Piłkarze Lecha Poznań w czwartkowy wieczór przegrali 2:3 na wyjeździe z Rayo Vallecano w trzeciej kolejce Ligi Konferencji. Poznaniacy nie wykorzystali faktu, że jeszcze w 58. minucie prowadzili 2:0, a w 83. – 2:1. Bramkę na 2:3 mistrzowie Polski stracili w 94. minucie. Przed rozpoczęciem spotkania Lech zamieścił w mediach społecznościowych materiał wideo, na którym pokazał, jak wygląda szatnia gości na Estadio de Vallecas. „Nazwali szatnię „reliktem przeszłości”, natomiast nie ma się czemu dziwić, gdy spojrzymy choćby na ścianę tekturowych pudełek, w których dostarczono wodę” – pisał Hubert Pawlik ze Sport.pl.

Zobacz wideo Młodzi piłkarze zdobywają Wisłę. „Nie dzieje się to bez przyczyny”

Prezes Rayo Vallecano krytykuje Lecha Poznań

Martin Presa, prezes Rayo Vallecano ostro skrytykował polski klub za zamieszczenie tego filmu. „Prezes eksplodował za ośmieszanie szatni jego zespołu i broni pokory klubu Vallecano” – pisze „AS”. 

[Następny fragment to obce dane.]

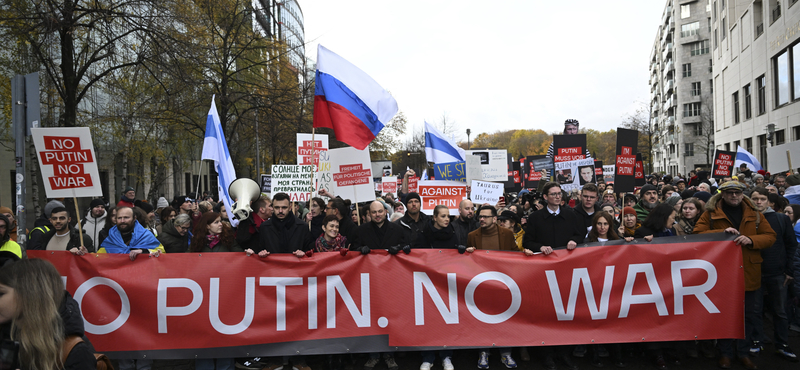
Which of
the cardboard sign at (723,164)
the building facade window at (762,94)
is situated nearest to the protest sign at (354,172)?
the cardboard sign at (723,164)

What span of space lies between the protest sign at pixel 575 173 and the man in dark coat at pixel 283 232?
7.71 metres

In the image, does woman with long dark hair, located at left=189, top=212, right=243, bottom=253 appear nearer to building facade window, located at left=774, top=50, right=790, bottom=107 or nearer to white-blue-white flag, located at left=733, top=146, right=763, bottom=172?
white-blue-white flag, located at left=733, top=146, right=763, bottom=172

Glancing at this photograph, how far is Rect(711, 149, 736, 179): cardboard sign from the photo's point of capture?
1392cm

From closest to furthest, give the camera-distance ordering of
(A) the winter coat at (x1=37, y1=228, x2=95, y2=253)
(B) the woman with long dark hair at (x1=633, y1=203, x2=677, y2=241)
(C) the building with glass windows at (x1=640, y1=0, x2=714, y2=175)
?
1. (B) the woman with long dark hair at (x1=633, y1=203, x2=677, y2=241)
2. (A) the winter coat at (x1=37, y1=228, x2=95, y2=253)
3. (C) the building with glass windows at (x1=640, y1=0, x2=714, y2=175)

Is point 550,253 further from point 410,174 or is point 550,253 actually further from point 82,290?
point 410,174

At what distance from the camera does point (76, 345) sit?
2.13 m

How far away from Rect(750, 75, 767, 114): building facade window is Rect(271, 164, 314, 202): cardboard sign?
2663 centimetres

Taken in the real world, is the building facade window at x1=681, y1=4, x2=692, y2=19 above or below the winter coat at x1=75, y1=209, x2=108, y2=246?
above

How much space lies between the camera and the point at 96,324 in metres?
4.92

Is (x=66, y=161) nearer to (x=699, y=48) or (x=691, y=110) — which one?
(x=699, y=48)

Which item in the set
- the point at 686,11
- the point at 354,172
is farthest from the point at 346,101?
the point at 686,11

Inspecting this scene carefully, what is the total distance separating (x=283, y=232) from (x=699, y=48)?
7167 cm

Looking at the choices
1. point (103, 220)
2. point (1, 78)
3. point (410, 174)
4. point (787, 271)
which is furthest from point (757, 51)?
point (1, 78)

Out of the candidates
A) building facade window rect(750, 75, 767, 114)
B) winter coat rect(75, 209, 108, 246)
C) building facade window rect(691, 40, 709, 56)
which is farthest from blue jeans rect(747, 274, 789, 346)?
building facade window rect(691, 40, 709, 56)
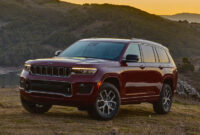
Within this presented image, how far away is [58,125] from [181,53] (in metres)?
103

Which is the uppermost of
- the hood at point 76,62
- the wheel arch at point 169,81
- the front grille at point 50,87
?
the hood at point 76,62

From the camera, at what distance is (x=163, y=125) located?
412 inches

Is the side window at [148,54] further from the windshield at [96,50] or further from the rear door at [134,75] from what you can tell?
the windshield at [96,50]

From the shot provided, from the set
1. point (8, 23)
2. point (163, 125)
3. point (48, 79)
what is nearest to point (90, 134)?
point (48, 79)

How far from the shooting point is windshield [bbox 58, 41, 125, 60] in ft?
35.3

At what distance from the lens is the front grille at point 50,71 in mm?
9734

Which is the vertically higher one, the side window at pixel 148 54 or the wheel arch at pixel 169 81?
the side window at pixel 148 54

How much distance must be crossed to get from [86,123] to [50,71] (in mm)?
1241

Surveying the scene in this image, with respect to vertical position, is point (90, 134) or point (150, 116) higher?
point (90, 134)

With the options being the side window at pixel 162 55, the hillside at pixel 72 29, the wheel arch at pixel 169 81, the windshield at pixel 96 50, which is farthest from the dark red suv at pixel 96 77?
the hillside at pixel 72 29

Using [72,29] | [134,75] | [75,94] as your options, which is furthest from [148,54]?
[72,29]

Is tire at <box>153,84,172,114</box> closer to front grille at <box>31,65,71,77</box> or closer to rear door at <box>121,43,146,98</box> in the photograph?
rear door at <box>121,43,146,98</box>

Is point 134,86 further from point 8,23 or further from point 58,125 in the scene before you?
point 8,23

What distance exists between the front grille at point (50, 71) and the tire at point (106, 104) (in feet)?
2.62
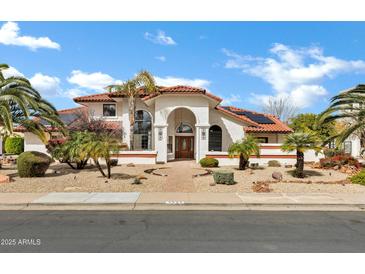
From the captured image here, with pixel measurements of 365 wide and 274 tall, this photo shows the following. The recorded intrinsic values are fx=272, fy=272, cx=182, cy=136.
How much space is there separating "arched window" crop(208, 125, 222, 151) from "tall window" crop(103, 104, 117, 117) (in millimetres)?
10031

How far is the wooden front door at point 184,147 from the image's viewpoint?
27.0 m

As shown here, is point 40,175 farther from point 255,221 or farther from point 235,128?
point 235,128

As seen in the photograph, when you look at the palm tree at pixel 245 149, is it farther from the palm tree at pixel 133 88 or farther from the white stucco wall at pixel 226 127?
the palm tree at pixel 133 88

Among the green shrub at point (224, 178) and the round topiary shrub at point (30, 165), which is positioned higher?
the round topiary shrub at point (30, 165)

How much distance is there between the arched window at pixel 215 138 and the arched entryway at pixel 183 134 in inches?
67.5

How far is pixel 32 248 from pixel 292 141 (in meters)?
14.4

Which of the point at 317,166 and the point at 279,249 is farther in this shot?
the point at 317,166

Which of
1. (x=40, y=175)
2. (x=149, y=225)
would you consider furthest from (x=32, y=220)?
(x=40, y=175)

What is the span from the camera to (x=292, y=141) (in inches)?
640

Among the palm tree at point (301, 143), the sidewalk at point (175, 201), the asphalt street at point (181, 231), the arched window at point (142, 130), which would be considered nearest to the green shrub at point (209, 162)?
the palm tree at point (301, 143)

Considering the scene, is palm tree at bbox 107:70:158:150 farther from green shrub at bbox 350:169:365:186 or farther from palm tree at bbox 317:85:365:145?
green shrub at bbox 350:169:365:186

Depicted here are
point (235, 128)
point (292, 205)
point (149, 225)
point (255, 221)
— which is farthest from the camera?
point (235, 128)

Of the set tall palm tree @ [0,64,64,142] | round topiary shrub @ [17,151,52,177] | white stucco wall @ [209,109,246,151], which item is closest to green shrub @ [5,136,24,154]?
tall palm tree @ [0,64,64,142]

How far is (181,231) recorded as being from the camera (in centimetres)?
728
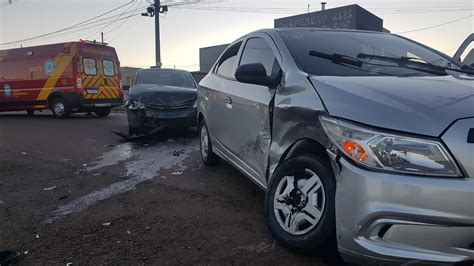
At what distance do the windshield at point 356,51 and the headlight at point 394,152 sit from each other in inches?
33.6

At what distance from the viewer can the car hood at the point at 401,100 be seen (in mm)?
2223

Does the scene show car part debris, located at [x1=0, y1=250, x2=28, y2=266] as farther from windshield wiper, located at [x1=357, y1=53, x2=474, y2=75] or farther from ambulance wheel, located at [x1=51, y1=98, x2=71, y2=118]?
ambulance wheel, located at [x1=51, y1=98, x2=71, y2=118]

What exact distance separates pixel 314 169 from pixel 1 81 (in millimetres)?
16030

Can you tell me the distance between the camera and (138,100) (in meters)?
8.45

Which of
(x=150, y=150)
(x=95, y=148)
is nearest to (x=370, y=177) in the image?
(x=150, y=150)

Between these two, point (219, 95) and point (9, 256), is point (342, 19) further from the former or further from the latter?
point (9, 256)

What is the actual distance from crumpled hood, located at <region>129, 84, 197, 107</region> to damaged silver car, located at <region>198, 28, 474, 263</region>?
4565 millimetres

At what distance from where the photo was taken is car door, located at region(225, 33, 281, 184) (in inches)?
136

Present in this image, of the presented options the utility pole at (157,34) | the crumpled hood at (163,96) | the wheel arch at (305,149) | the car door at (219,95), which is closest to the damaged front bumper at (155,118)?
the crumpled hood at (163,96)

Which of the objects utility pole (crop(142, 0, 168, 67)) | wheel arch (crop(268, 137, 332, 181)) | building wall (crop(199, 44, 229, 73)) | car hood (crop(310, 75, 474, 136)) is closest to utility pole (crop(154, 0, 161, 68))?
utility pole (crop(142, 0, 168, 67))

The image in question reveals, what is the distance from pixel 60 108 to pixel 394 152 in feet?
45.5

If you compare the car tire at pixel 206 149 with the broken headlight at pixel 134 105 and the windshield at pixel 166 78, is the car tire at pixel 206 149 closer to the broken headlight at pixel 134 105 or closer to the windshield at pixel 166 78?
the broken headlight at pixel 134 105

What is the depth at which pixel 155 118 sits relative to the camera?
8305mm

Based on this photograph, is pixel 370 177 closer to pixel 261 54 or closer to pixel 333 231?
pixel 333 231
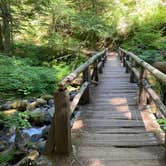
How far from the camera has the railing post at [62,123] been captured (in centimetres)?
321

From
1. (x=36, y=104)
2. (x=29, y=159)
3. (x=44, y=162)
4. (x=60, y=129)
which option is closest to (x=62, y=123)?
(x=60, y=129)

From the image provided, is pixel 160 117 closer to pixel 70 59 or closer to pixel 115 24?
pixel 70 59

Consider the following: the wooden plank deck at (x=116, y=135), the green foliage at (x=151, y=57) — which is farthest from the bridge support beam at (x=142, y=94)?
the green foliage at (x=151, y=57)

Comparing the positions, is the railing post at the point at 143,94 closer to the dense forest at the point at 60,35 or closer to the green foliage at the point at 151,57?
the dense forest at the point at 60,35

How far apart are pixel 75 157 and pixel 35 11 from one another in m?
11.9

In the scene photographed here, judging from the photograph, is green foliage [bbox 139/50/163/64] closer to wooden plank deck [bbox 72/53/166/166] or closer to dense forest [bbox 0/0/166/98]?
dense forest [bbox 0/0/166/98]

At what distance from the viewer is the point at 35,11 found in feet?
46.4

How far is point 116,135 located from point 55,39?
12.5 metres

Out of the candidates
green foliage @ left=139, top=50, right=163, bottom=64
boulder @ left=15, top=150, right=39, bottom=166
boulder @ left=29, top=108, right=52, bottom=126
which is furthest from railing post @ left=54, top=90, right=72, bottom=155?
green foliage @ left=139, top=50, right=163, bottom=64

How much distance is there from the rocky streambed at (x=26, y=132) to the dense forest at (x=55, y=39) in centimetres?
4

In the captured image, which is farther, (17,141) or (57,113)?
(17,141)

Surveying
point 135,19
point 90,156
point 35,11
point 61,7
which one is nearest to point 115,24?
point 135,19

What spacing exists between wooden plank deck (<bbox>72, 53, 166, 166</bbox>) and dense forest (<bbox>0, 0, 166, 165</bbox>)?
1.74 metres

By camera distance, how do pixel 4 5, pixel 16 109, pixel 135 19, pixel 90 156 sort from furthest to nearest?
pixel 135 19 → pixel 4 5 → pixel 16 109 → pixel 90 156
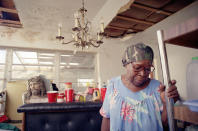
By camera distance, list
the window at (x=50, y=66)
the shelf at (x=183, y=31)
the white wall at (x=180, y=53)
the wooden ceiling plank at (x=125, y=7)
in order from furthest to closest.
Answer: the window at (x=50, y=66)
the white wall at (x=180, y=53)
the wooden ceiling plank at (x=125, y=7)
the shelf at (x=183, y=31)

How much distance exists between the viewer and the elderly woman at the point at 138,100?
2.59 ft

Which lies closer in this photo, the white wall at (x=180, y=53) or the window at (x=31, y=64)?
the white wall at (x=180, y=53)

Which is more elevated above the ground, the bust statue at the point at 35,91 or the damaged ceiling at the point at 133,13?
the damaged ceiling at the point at 133,13

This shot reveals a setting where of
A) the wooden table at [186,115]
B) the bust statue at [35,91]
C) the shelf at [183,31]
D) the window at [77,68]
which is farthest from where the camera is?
the window at [77,68]

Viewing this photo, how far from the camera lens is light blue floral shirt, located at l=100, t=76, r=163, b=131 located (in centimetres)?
79

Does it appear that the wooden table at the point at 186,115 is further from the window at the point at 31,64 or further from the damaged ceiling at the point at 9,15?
the window at the point at 31,64

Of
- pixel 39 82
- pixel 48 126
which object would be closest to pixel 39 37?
pixel 39 82

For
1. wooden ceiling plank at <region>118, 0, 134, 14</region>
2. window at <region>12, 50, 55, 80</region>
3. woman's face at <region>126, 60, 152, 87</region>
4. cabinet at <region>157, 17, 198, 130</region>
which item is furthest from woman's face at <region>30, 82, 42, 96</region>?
window at <region>12, 50, 55, 80</region>

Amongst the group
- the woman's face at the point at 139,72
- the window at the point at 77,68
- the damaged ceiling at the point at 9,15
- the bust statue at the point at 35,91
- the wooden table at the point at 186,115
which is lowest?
the wooden table at the point at 186,115

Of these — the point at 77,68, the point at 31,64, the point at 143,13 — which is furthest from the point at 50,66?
the point at 143,13

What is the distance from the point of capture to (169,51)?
4.11 m

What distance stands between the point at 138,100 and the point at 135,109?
0.18 ft

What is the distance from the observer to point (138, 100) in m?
0.83

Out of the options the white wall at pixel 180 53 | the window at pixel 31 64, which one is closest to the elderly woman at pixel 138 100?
the white wall at pixel 180 53
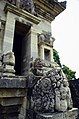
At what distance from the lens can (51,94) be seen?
2656 millimetres

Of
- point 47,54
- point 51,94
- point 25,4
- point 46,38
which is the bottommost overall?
point 51,94

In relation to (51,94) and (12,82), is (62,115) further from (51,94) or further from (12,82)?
(12,82)

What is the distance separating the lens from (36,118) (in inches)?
100

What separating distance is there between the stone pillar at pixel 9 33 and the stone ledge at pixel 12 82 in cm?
259

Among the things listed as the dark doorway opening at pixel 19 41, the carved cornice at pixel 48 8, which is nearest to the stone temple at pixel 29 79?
the dark doorway opening at pixel 19 41

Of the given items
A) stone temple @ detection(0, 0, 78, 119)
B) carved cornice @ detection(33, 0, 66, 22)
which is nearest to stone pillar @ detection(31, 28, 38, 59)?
stone temple @ detection(0, 0, 78, 119)

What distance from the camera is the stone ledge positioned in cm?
272

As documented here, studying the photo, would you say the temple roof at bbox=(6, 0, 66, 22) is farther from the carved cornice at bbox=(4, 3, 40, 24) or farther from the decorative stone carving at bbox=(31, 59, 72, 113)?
the decorative stone carving at bbox=(31, 59, 72, 113)

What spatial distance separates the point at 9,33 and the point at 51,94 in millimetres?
3790

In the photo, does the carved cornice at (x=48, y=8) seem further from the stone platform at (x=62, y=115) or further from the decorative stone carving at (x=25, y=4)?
the stone platform at (x=62, y=115)

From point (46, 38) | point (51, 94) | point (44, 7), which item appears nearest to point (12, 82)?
point (51, 94)

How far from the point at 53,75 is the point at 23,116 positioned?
0.97 m

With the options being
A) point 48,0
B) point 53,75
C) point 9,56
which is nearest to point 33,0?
point 48,0

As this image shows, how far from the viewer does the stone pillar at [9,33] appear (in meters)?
5.49
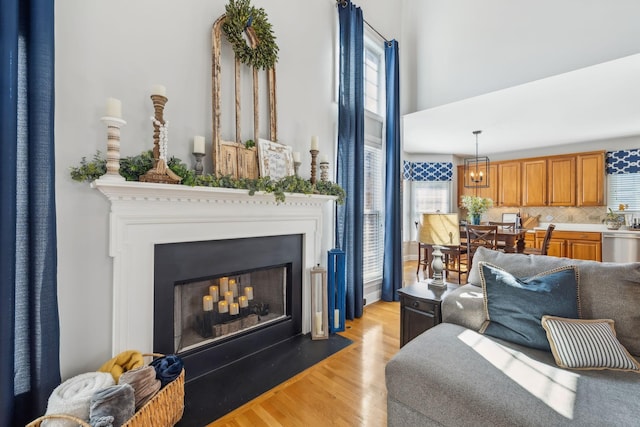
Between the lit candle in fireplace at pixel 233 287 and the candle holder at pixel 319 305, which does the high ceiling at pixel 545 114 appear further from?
the lit candle in fireplace at pixel 233 287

– Uważam, że to wideo jest godne pogardy, nikczemne, ponieważ nie tylko w piłce nożnej, ale i w życiu, kpienie i ośmieszanie, śmiech z pokory lub ubóstwa innej osoby, w tym przypadku klubu sportowego, jest z mojego punktu widzenia czymś nie do opisania, czymś przerażającym – powiedział Presa dla „Movistar”. 

Nie ukrywał też dużego zdenerwowania i przytoczył wielkich piłkarzy, którzy grali na tym stadionie. Wbił też przy okazji szpilkę zawodnikom Lecha Poznań. 

– Jesteśmy bardzo zdenerwowani. Mamy taki stadion, jaki mamy. Ten stadion spełnił wszystkie wymagania UEFA po intensywnych pracach przez całe lato. Z pewnością nie jest to luksusowa szatnia jak Realu Sociedad czy Realu Madryt, ale jest godna szacunku. Pamiętam, jak Cristiano Ronaldo i Leo Messi byli w tej szatni bez żadnych skarg. Nie sądzę, by którykolwiek piłkarz Lecha Poznań osiągnął ten sam poziom umiejętności, co oni, więc uważam, że to arogancja, która nie powinna mieć miejsca – dodał Presa. 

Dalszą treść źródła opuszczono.